I dont have a nice camera with me. The pic is from my old mobile (Xperia Mini) running android 4.3


----------



## harshilsharma63 (Dec 18, 2013)

singh_dd93 said:


> Today i got my board back. I am using the same board temporarily. I am attaching a picture of my cable management. Its done in eaxtly the same way as it was before.
> I dont have a nice camera with me. The pic is from my old mobile (Xperia Mini) running android 4.3
> 
> View attachment 12995



Cable management is fine. What are the temperatures now?


----------



## kira (Dec 19, 2013)

The main issue is your mobo as it has 4+1 power phases.. thus VRM's gets alot hotter and makes CPU even hotter...

I would suggest to go with a GA mobo with 8+2 power phase design for VRM's. if you are using 8 core FX CPU by AMD

here is the list of all the mobo tests for issue...

AM3+ Motherboard Phasing list 



singh_dd93 said:


> Finally found out the problem with heating up.

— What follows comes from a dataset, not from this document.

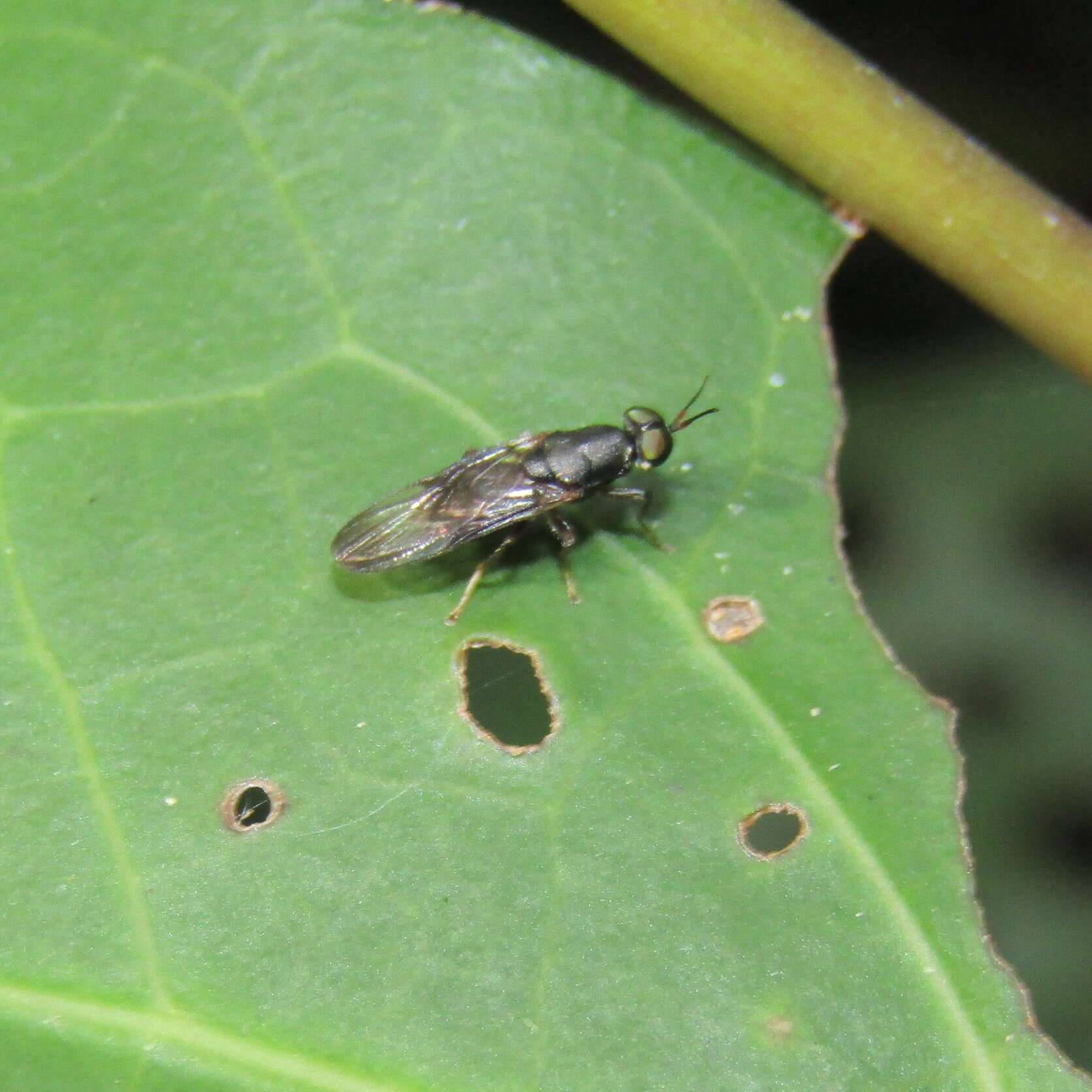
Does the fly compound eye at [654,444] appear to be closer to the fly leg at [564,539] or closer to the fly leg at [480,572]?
the fly leg at [564,539]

It was something wrong with motherboard. I have been trying things out from early morning. Took everything out of cabinet and ran the system and the temp at no processing at all was going to 40+. My friend has same setup with Sabertooth. I borrowed his board and tried running it and everything was fine. The CPU temp was around 10C.
> BTW we changed the cooler orientation to pull from down and push above to exhaust and removed rear exhaust and it made the CPU cooler by 4-5 C
> 
> I will be sending the motherboard (GA-970A-DS3) to warranty tomorrow. Maybe it got damaged due to overclocking. I had my CPU a 3.6Ghz.
> ...


----------



## singh_dd93 (Dec 19, 2013)

harshilsharma63 said:


> Cable management is fine. What are the temperatures now?

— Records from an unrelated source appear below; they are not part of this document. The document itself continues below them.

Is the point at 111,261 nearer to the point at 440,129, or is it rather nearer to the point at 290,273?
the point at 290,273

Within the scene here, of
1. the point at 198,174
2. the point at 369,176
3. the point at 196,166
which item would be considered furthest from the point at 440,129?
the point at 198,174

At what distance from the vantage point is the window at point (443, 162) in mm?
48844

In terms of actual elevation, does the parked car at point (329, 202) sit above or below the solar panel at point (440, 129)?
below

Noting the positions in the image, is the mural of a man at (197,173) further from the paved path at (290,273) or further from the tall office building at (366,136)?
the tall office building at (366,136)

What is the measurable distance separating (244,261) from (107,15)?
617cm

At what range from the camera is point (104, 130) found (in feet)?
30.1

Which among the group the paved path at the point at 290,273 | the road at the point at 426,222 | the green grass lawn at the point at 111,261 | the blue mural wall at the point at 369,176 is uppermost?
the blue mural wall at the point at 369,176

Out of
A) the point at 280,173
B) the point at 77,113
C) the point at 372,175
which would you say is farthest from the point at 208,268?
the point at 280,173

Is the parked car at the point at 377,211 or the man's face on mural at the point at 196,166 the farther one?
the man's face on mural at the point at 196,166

The max temp i saw was 43C at 100% CPU usage for 3 hours regularly.



kira said:


> The main issue is your mobo as it has 4+1 power phases.. thus VRM's gets alot hotter and makes CPU even hotter...
> 
> I would suggest to go with a GA mobo with 8+2 power phase design for VRM's. if you are using 8 core FX CPU by AMD
> 
> ...




Thanks for the list. The only one I can afford to buy id GA970A-UD3, but the problem is it isnt available online and the shops in Ludhiana dont keep even mid end boards.


----------



## kira (Dec 19, 2013)

singh_dd93 said:


> Thanks for the list. The only one I can afford to buy id GA970A-UD3, but the problem is it isnt available online and the shops in Ludhiana dont keep even mid end boards.



If you are planning to Use 8 core CPU which has TDP of 125Watt (as most of us know AMD FX series is very Power hungry in load it will reach upto 155watt or more) and plan to overclock even little. i would ask you to go with only 8+2 CPU power Phase Motherboard. but always Avoid MSI 

If you are going to use 4+1 Board then please do not overclock at all..untill u get 8+2 power phase Board (recommended GA-990FXA-UD3/ASrock 990FXA Extreme 4/M5A99FX PRO R2.0)


----------



## harshilsharma63 (Dec 19, 2013)

singh_dd93 said:


> *The max temp i saw was 43C at 100% CPU usage for 3 hours regularly.*
> 
> 
> 
> ...



Those are god temps. What could be approx. room temperature?


----------